[Spatial relationship records]
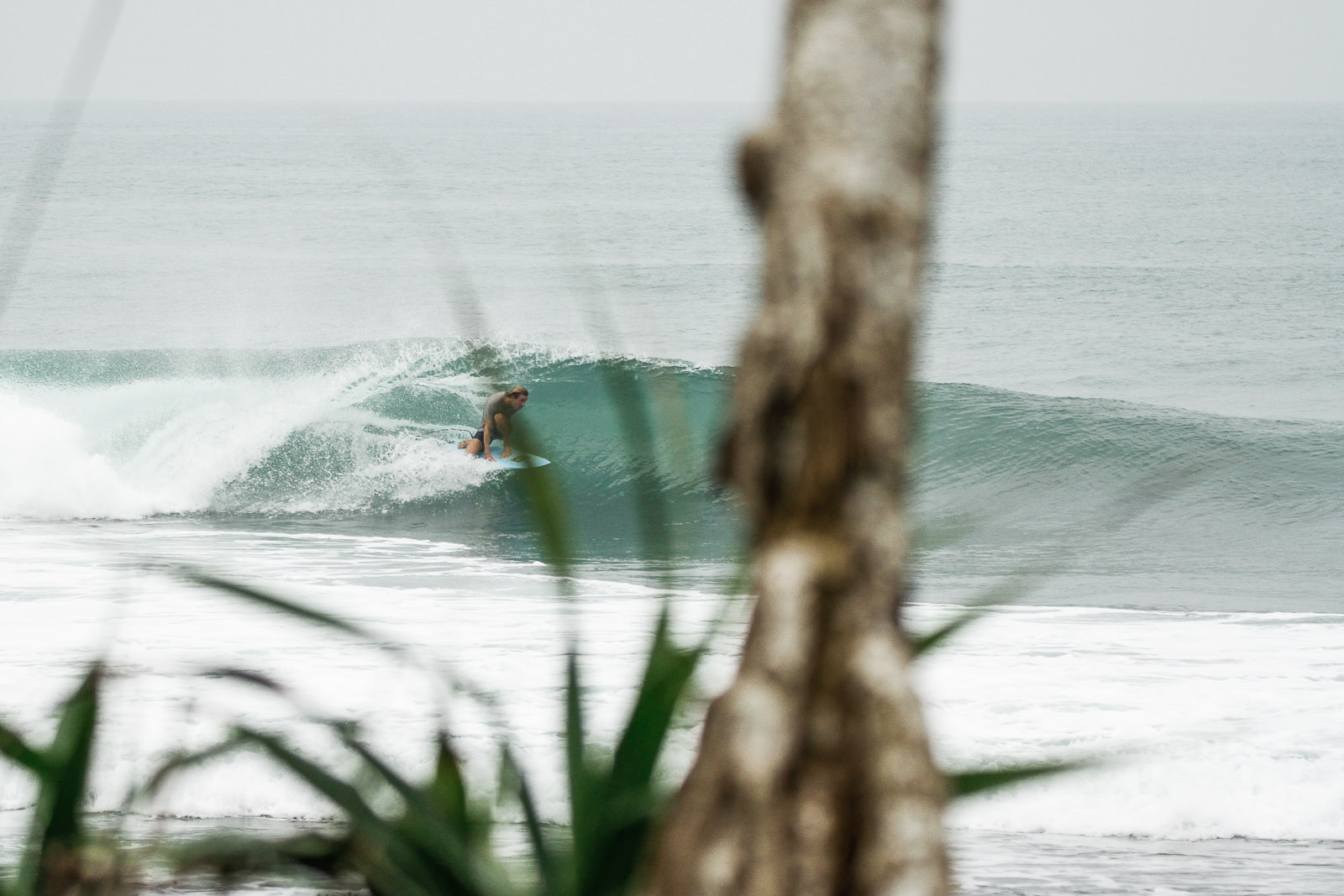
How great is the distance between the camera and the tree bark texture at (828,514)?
59cm

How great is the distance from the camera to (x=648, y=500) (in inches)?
44.1

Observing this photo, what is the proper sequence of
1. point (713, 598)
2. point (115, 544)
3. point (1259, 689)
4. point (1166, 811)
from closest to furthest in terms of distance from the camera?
point (1166, 811), point (1259, 689), point (713, 598), point (115, 544)

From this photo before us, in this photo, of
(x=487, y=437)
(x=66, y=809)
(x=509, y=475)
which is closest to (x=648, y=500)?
(x=66, y=809)

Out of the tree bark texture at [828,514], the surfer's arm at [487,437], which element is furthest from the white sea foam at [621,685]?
the surfer's arm at [487,437]

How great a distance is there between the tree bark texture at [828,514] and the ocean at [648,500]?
0.12ft

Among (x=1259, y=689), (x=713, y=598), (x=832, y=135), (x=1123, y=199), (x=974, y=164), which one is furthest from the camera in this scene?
(x=974, y=164)

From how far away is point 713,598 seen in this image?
982 centimetres

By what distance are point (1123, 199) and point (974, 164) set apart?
16.8 metres

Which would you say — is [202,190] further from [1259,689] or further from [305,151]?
[1259,689]

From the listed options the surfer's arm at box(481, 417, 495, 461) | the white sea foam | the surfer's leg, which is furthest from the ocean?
the surfer's arm at box(481, 417, 495, 461)

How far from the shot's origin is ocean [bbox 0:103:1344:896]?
173 inches

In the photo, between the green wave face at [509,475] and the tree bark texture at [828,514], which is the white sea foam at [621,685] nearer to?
the tree bark texture at [828,514]

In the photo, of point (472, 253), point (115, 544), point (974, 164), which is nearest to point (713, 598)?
point (115, 544)

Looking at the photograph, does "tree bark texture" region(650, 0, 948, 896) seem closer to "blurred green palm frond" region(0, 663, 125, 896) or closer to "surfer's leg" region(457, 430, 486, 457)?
"blurred green palm frond" region(0, 663, 125, 896)
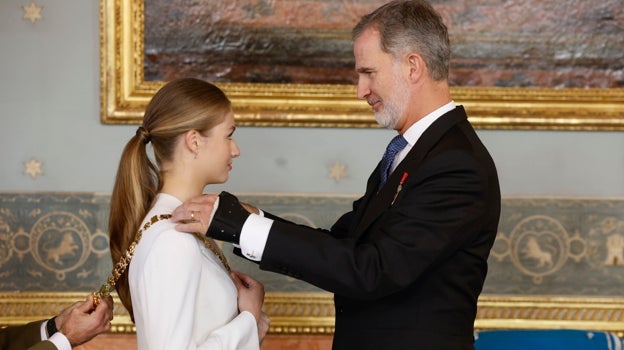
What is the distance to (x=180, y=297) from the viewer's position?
2516 mm

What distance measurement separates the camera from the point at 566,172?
4.53 meters

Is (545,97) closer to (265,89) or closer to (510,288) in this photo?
(510,288)

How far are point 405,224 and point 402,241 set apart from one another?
0.05m

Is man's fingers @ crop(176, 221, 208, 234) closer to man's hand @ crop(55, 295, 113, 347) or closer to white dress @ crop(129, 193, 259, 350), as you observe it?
white dress @ crop(129, 193, 259, 350)

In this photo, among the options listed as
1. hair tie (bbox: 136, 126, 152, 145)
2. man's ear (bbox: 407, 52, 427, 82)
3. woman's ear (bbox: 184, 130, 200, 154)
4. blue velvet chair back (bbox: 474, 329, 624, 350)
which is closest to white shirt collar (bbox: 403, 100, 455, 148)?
man's ear (bbox: 407, 52, 427, 82)

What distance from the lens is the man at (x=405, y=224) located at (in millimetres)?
2668

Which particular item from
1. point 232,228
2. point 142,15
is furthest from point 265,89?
point 232,228

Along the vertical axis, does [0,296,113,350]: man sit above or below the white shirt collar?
below

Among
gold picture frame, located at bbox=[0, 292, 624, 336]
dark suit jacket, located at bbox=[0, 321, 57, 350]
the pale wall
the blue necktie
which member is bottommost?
gold picture frame, located at bbox=[0, 292, 624, 336]

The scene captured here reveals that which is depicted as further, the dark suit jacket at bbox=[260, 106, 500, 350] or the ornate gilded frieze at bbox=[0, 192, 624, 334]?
the ornate gilded frieze at bbox=[0, 192, 624, 334]

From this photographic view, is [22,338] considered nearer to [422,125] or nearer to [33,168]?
[33,168]

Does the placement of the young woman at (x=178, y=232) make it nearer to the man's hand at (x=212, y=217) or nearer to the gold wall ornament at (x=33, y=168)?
the man's hand at (x=212, y=217)

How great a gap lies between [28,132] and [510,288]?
2.48 meters

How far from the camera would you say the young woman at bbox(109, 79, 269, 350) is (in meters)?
2.56
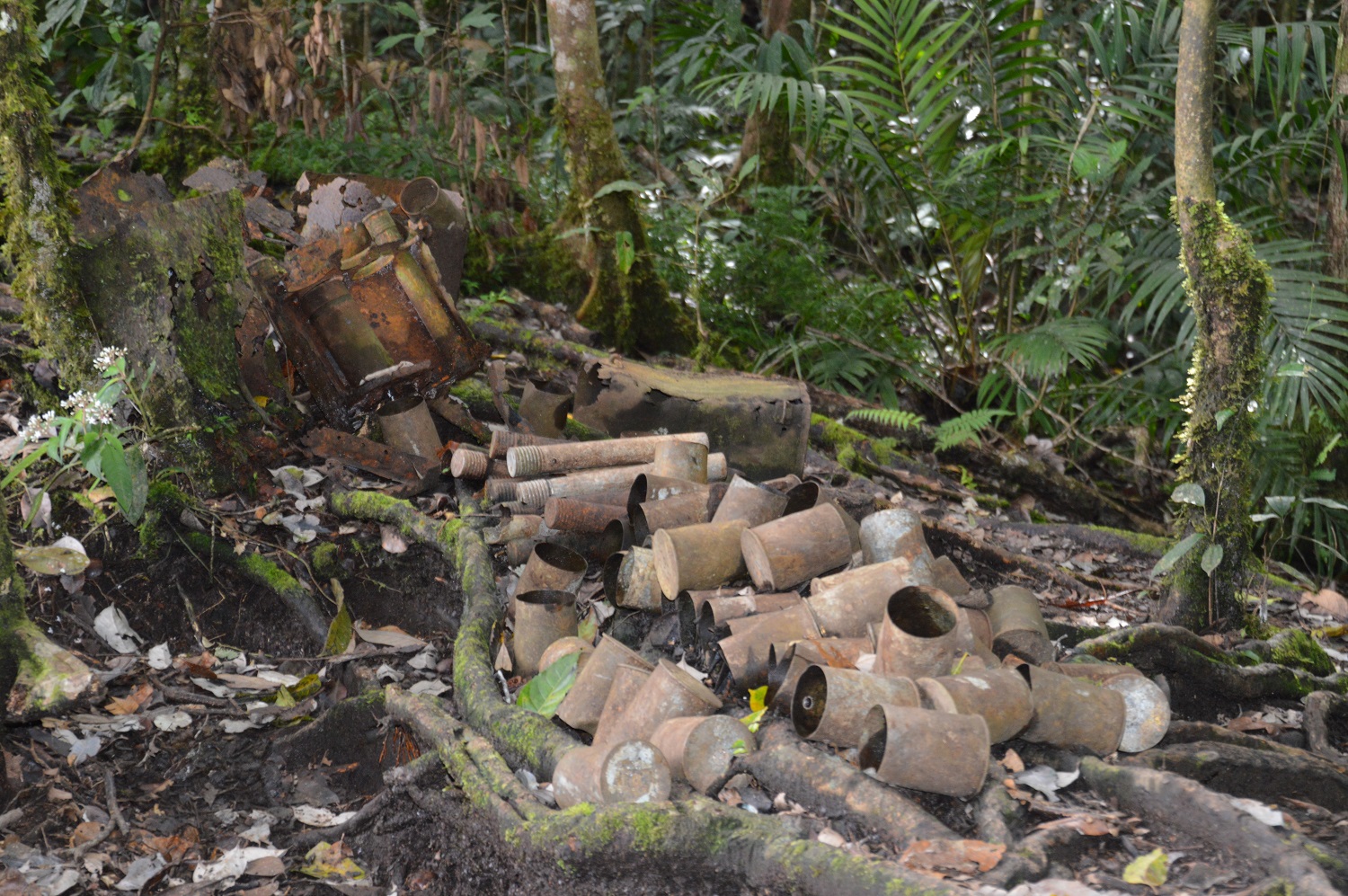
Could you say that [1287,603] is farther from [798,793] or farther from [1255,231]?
[798,793]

- _Given problem_:
Update the lines from the first one through the line containing "16.8 metres" by replacing "tree bark texture" with "bark surface" and keeping everything else unchanged. Give only those lines, and leave the pictures out.

- _Problem solution_:
How great is the distance between the camera and the bark surface at (828,514)?
59cm

How great is the distance from the camera to (x=648, y=500) (in inches)?
44.1

Observing this photo, what is the proper sequence of
1. point (713, 598)
2. point (115, 544)
3. point (1259, 689)
4. point (1166, 811)
from closest to furthest in terms of distance from the camera?
point (1166, 811), point (1259, 689), point (713, 598), point (115, 544)

From this photo before us, in this photo, of
(x=487, y=437)
(x=66, y=809)
(x=509, y=475)
which is closest to (x=648, y=500)?
(x=66, y=809)

Out of the bark surface at [828,514], the surfer's arm at [487,437], which element is furthest from the white sea foam at [621,685]?
the surfer's arm at [487,437]

How great a distance is there between the bark surface at [828,514] and the ocean at [648,500]?
0.12ft

Among (x=1259, y=689), (x=713, y=598), (x=832, y=135), (x=1123, y=199), (x=974, y=164), which one is furthest from the camera in this scene?
(x=974, y=164)

From how far away is point 713,598 seen in this image?
982 centimetres

By what distance are point (1123, 199) and point (974, 164) set apart?
16.8 metres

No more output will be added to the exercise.